*READING TEXT*
*-*-*

7.  The Twentieth Plenary was held at Westminster from 13 to 16 February in celebration of the tenth anniversary of the first meeting of the Body on 26 February 1990. The Plenary was convened in the Grand Committee Room, Westminster Hall (which is the venue for the experimental additional sittings of the House of Commons, some of which take place simultaneously with sittings in the Chamber itself). The television cameras were present, and Sky Television broadcast the occasion live. The Chairman in the Chair began by reading a message of support and congratulation from the Prime Minister, and the Plenary then heard a statement by the Secretary of State for Northern Ireland which was followed by parliamentary questions. At the conclusion of that day's proceedings, Madam Speaker held a reception for Members and staff of the Body.

8.  The Body reconvened in Church House, Westminster, to debate the Fourth Annual Report, and the Report of the Committee on Culture, Education and the Environment [Doc. No. 72] on Sabhal Mòr Ostaig (the Gaelic College in Skye) and the Columba Initiative, and the Warrington Project and the further Responses of both Governments and of the Northern Ireland Executive to the Report of the Committee on Culture, Education and the Environment on matters relating to Education and Inter-Community Relations within Northern Ireland [Doc. No. 73]. In the course of the debate on the Motion for the Adjournment on the following day, Mr Kevin McNamara announced he and Ms Jean Corston had met Mr David Blunkett MP, Secretary of State for Education and Employment, on the previous day, and Mr Blunkett had agreed to provide Government funding for the Warrington Project.

9.  The Body then debated the Report of the Committee on Economic and Social Affairs [Doc. No. 70] on the Future for Small Farms in the Rural Economy, together with the Responses of both Governments to the previous Report of the Committee on European and International Affairs on matters relating to Common Agricultural Policy Reform [Doc. No. 71]. Considerable dissatisfaction was expressed at the response of the British Government to the Report on theCAP, and it was agreed that a further response should be requested.

10.  On the second day, the Body held a wide-ranging debate on the progress in implementing the Belfast Agreement against the background of the suspension of devolved government three days previously and the hope that the devolved institutions would be revived as soon as possible. As on previous occasions, much of the debate centred on the lack of progress on the decommissioning of terrorist weaponry. An Amendment proposed by Lord Glentoran to make explicit reference in the Motion to the need to implement all aspects of the Agreement including the decommissioning of all illegally-held arms by all paramilitary groups; after debate, the Amendment was withdrawn. The text of the Body's Resolution, which was agreed unanimously, is as follows:

    That the Body, on the occasion of its tenth anniversary, renews its commitment to work towards peace and understanding between all our peoples and to the continued working cooperation between the two sovereign Parliaments; welcomes the very substantial progress that had been made since its last Plenary in the implementation of the Belfast Agreement; however, notes with the utmost concern the serious difficulties now being encountered; calls on all parties to do everything in their power to secure the earliest re-establishment of the democratic institutions in accordance with the overwhelmingly expressed decision in referenda in the island of Ireland, North and South, and the full implementation of all aspects of the Agreement.

*-*-*

*INFORMATION SUPPLIED*
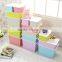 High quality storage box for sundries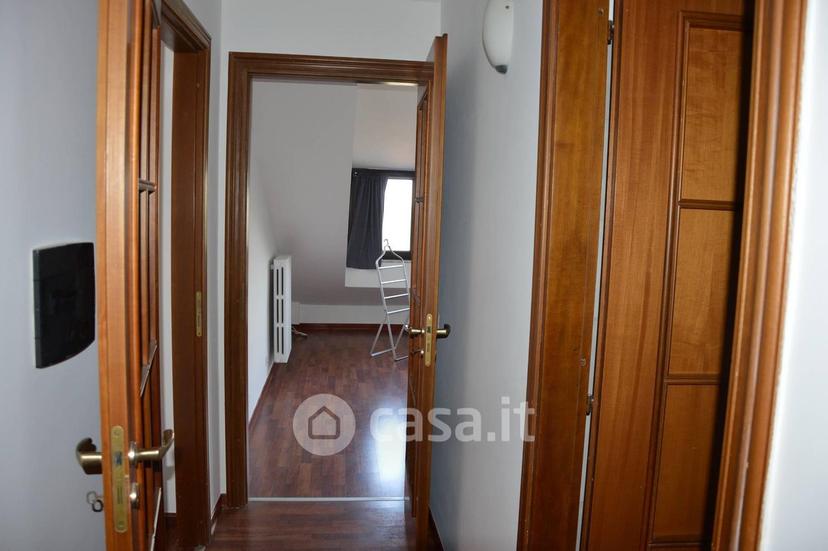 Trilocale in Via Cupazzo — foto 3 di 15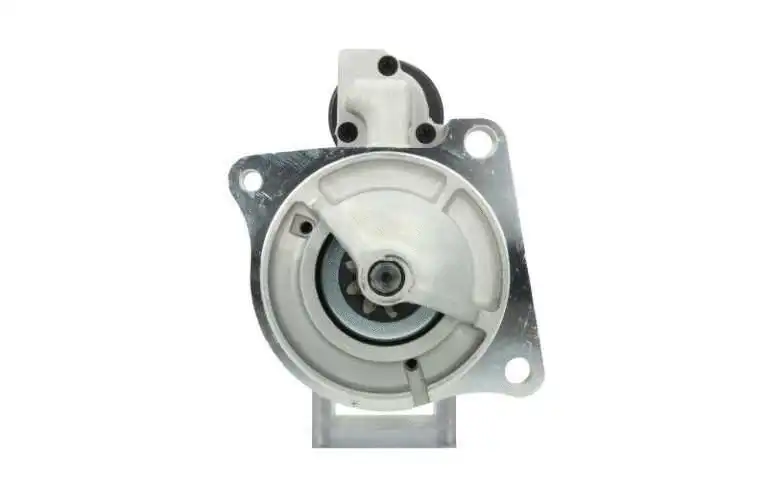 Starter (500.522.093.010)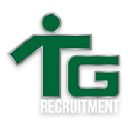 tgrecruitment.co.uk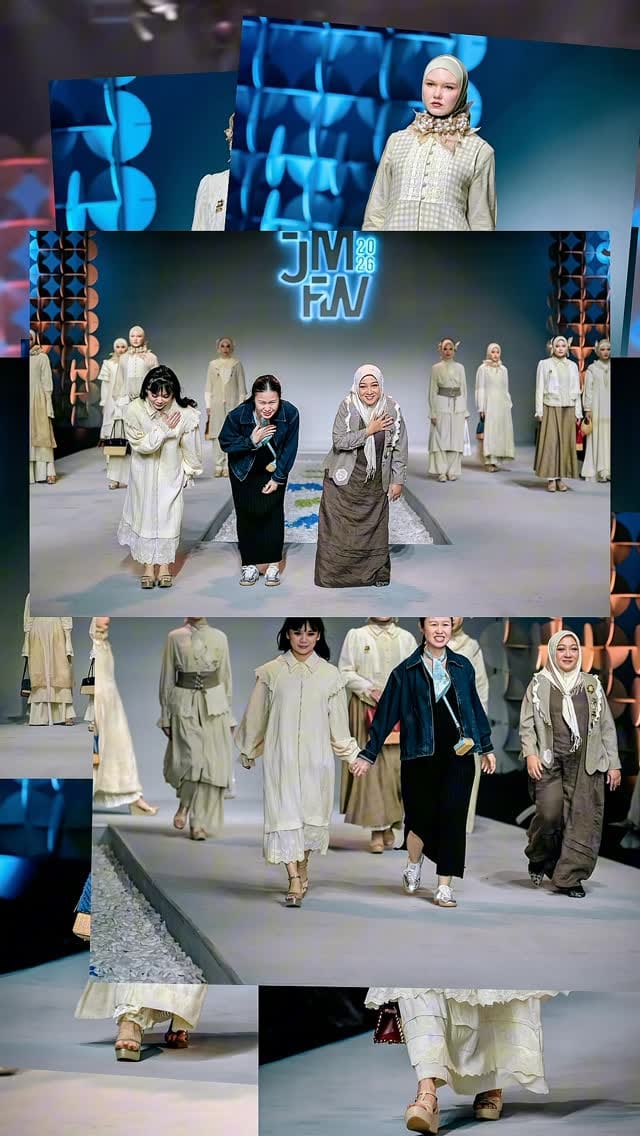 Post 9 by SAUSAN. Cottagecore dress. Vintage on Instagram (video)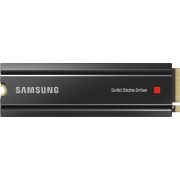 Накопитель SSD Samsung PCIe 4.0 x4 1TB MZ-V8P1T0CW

*-*-*

*STUDY QUESTIONS*
(1) Decide whether each statement agrees with the Plenary report. Answer yes or no, and quote the words of the report that decide it.
(a) The first meeting of the Body took place on 26 February 1990.
(b) The Amendment proposed by Lord Glentoran was adopted.
(c) The Body's Resolution was agreed by a majority vote.
(2) Update part of the Plenary report by writing it out again with "sovereign Parliaments" replaced by "national Parliaments". Begin at the words "That the Body, on" and stop after "of the Agreement.".
(3) Answer these questions from the Plenary report.
(a) In which room was the Plenary convened?
(b) Whom did Mr Kevin McNamara and Ms Jean Corston meet?
(c) How long before the second day had devolved government been suspended?

*SOLUTIONS FOR EACH TASK*
(1)
(a) Yes: "the first meeting of the Body on 26 February 1990"
(b) No: "after debate, the Amendment was withdrawn"
(c) No: "which was agreed unanimously"

(2)
That the Body, on the occasion of its tenth anniversary, renews its commitment to work towards peace and understanding between all our peoples and to the continued working cooperation between the two national Parliaments; welcomes the very substantial progress that had been made since its last Plenary in the implementation of the Belfast Agreement; however, notes with the utmost concern the serious difficulties now being encountered; calls on all parties to do everything in their power to secure the earliest re-establishment of the democratic institutions in accordance with the overwhelmingly expressed decision in referenda in the island of Ireland, North and South, and the full implementation of all aspects of the Agreement.

(3)
(a) The Grand Committee Room, Westminster Hall.
(b) Mr David Blunkett MP, Secretary of State for Education and Employment.
(c) Three days.